Cameron moved from Winnipeg to Edmonton in 1881 by ox-cart, travelling through Carlton and Battleford, bringing with him 96000 lb of freight on a journey that took three months. Once in Edmonton, he used this freight as the initial inventory of a store, the A. McDonald Company, where he entered into a partnership. In 1891, he would purchase the store from its original owner, A. McDonald. He moved into a new building in 1893, designed by architect William S. Edmiston and constructed by contractor Kenneth McLeod. The building, located on Jasper Avenue, included a cellar, main floor for merchandise and storage, and an upper storey, heated in its entirety by a furnace. He would operate until 1896. After the sale of the store, he entered into the real estate and coal business. In 1914, Cameron was serving as managing director and treasurer of Gainford Colleries Ltd. and as chairman of the provisional directors of the Canada Northwest Loan and Mortgage Company.
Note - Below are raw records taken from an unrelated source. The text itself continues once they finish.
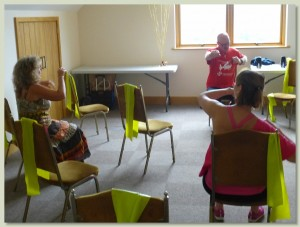 The Brynach Conference Room set up for a seated exercise class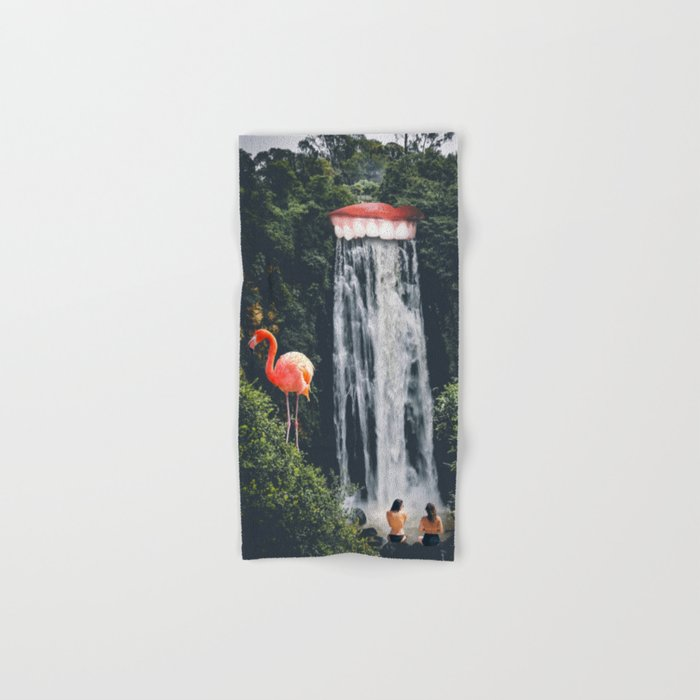 Mother Nature Hand & Bath Towel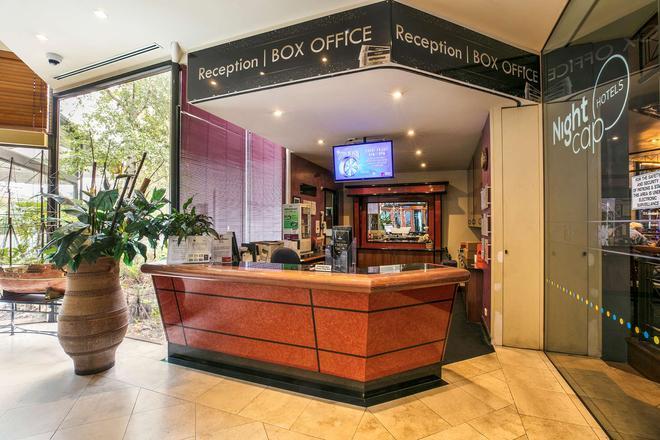 馬修弗林德斯酒店 - 查德史東 - 墨爾本 - 櫃檯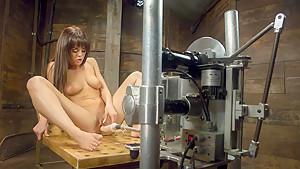 Amazing fetish sex scene with horny pornstar Rahyndee James from Fuckingmachines
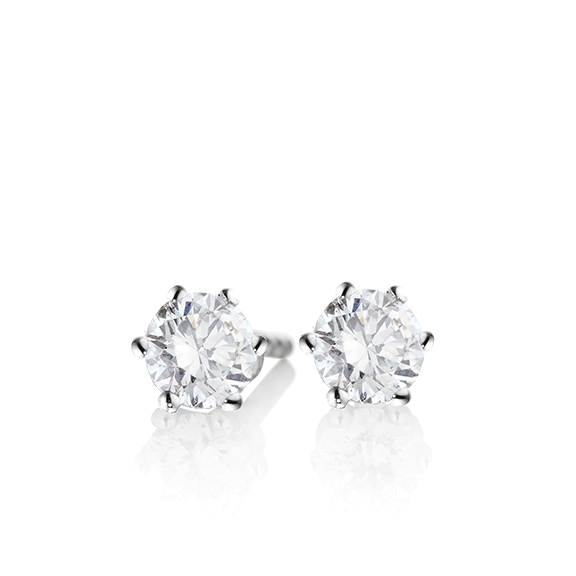 "Ohrstecker ""Diamante in Amore"" 750WG 6-er Krappe, 2 Diamanten Brillant-Schliff 0.80ct TW/vs1 GIA Zertifikat"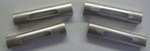 1978 - 1981 Trans Am Camaro T-top Repair Clips NEW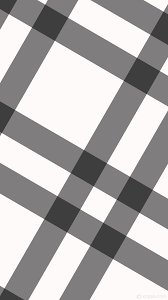 black and white striped l shade wallpaper dual gingham black white striped fffafa 000000 330 284px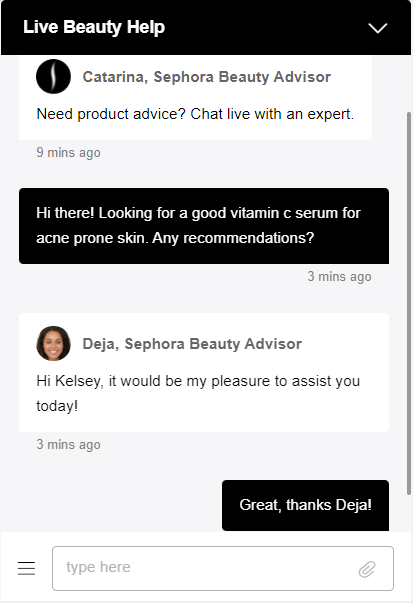 Customers can ask personalized questions to beauty advisers on Sephora's live chat feature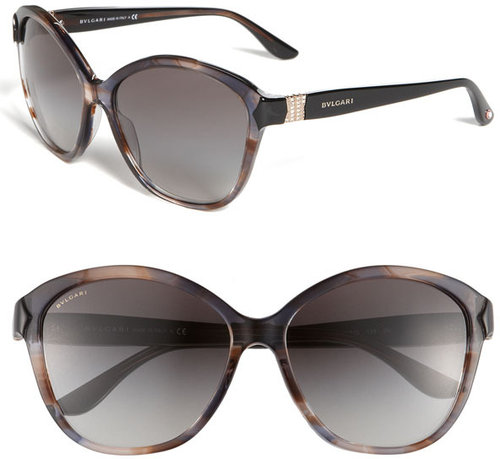 BVLGARI Round Cat's Eye Sunglasses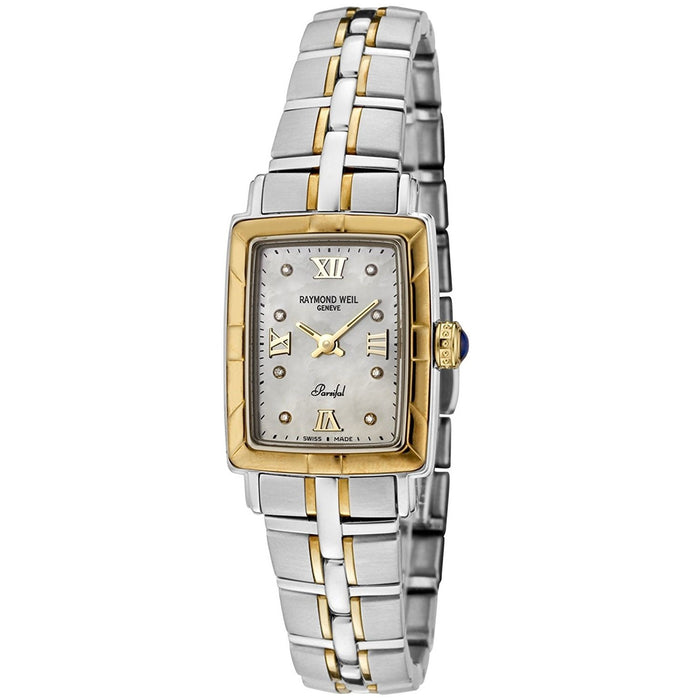 Raymond Weil Women's 9740-STG-00995 Parsifal 18kt Yellow Gold Two-Tone Stainless Steel Watch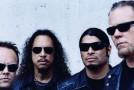 """Metallica: il nuovo disco a novembre e subito il singolo """"Hardwired"""""""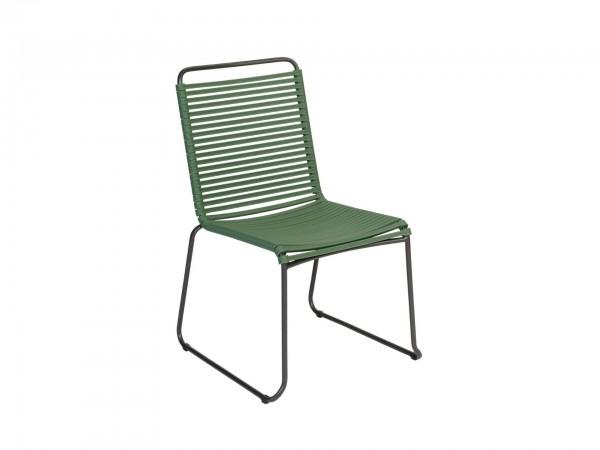 Exotan Stuhl Ripp Grün ohne Armlehne
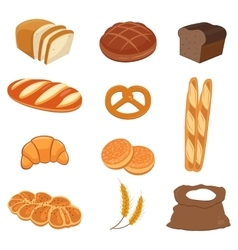 Bread icons bakery products vector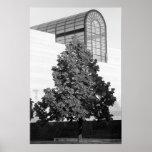 Biblioteca de Michigan y centro histórico Impresiones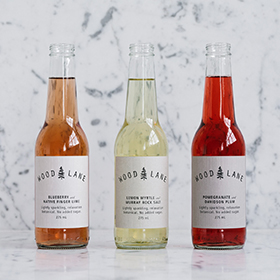 Wood Lane Beverages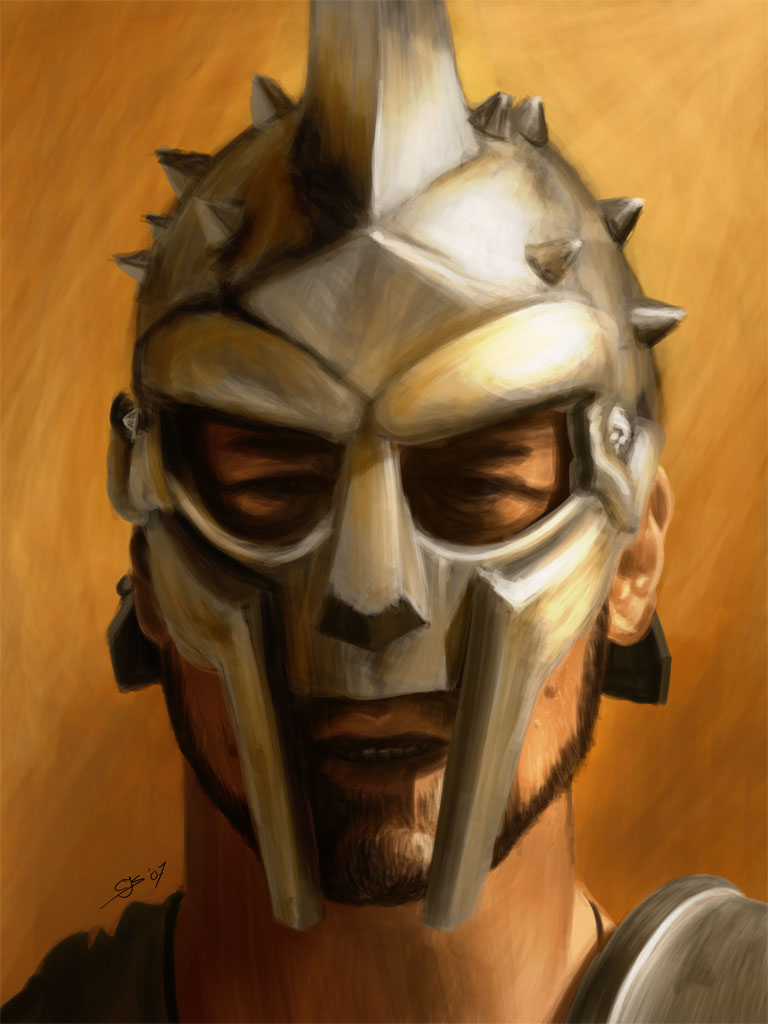 Gladiator by SaviourMachine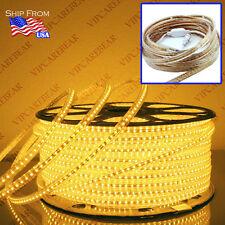 3ft-164ft 110V 3014 DARK YELLOW SMD 120 LED/M StripLight IP68Waterproof +AC Plug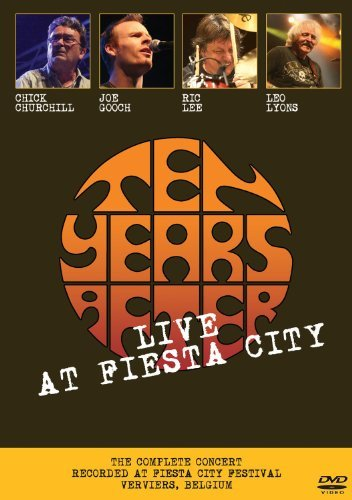 Ten Years After Live At Fiesta City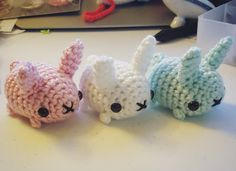 """syppah: """"Dango buns! Might be the last new design for a while, it's getting to be AKon crunch time now. Click """"source"""" to find these bunnies in my etsy shop. """""""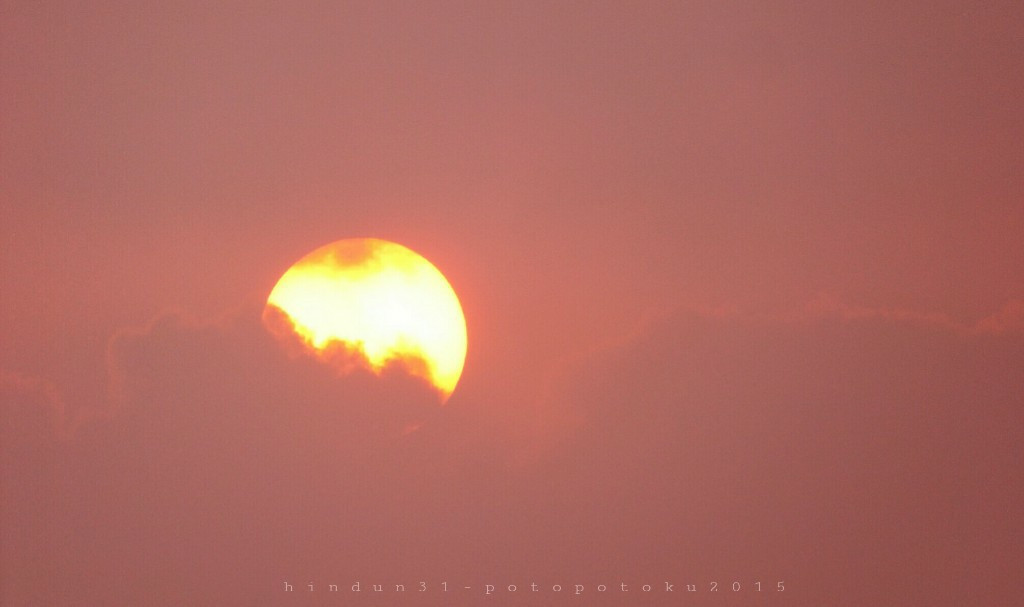 #sunset #sun #photography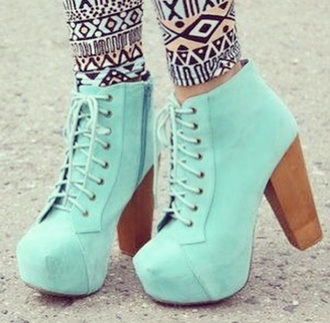 shoes mint boots heel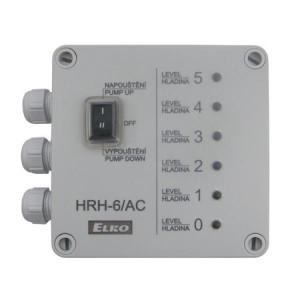 Контроллер уровня жидкости - HRH-6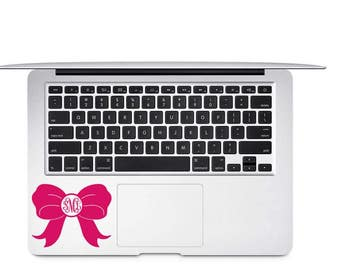 Bow Monogram Decal - Monogram Bow Vinyl Decal - Bow Car Decal - Personalized Bow Decal - Bow Laptop Decal - Bow Decal - Custom Bow Decal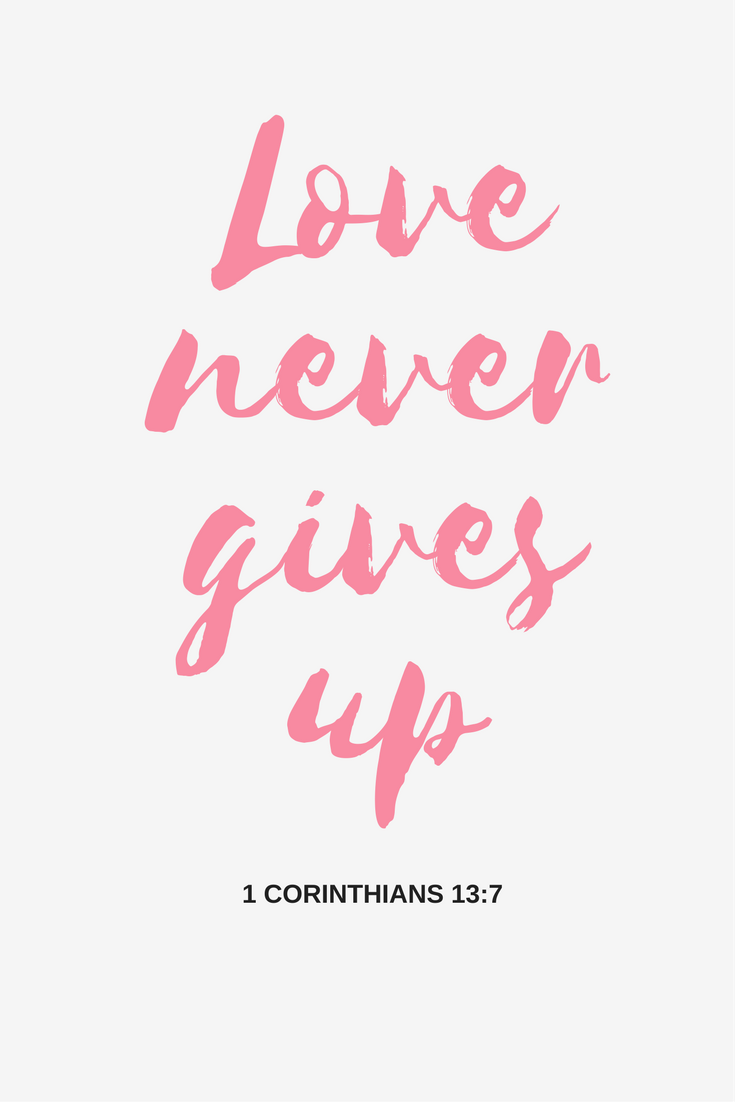 the 20 most popular bible verses about love top blogs pinterest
He was elected the first president of the Edmonton Board of Trade upon its founding in 1889. He served until 1894. He also played a vital role in the development of the school system in Edmonton, involving himself in education-related affairs as early as 1881, and serving on the public school board from 1886–87 and 1889 until 1897. In 1881, he was part of a group that provided funds for the first school teacher in the city. In 1886, with the school board, Cameron was responsible for introducing a fee for the parents of students attending schools in the Edmonton Public School District who did not live within the district, as district residents were taxed for the school's services. He would serve as secretary-treasurer from 1882 to 1884 and later as chairman of the school board from 1890 to 1892 and 1894.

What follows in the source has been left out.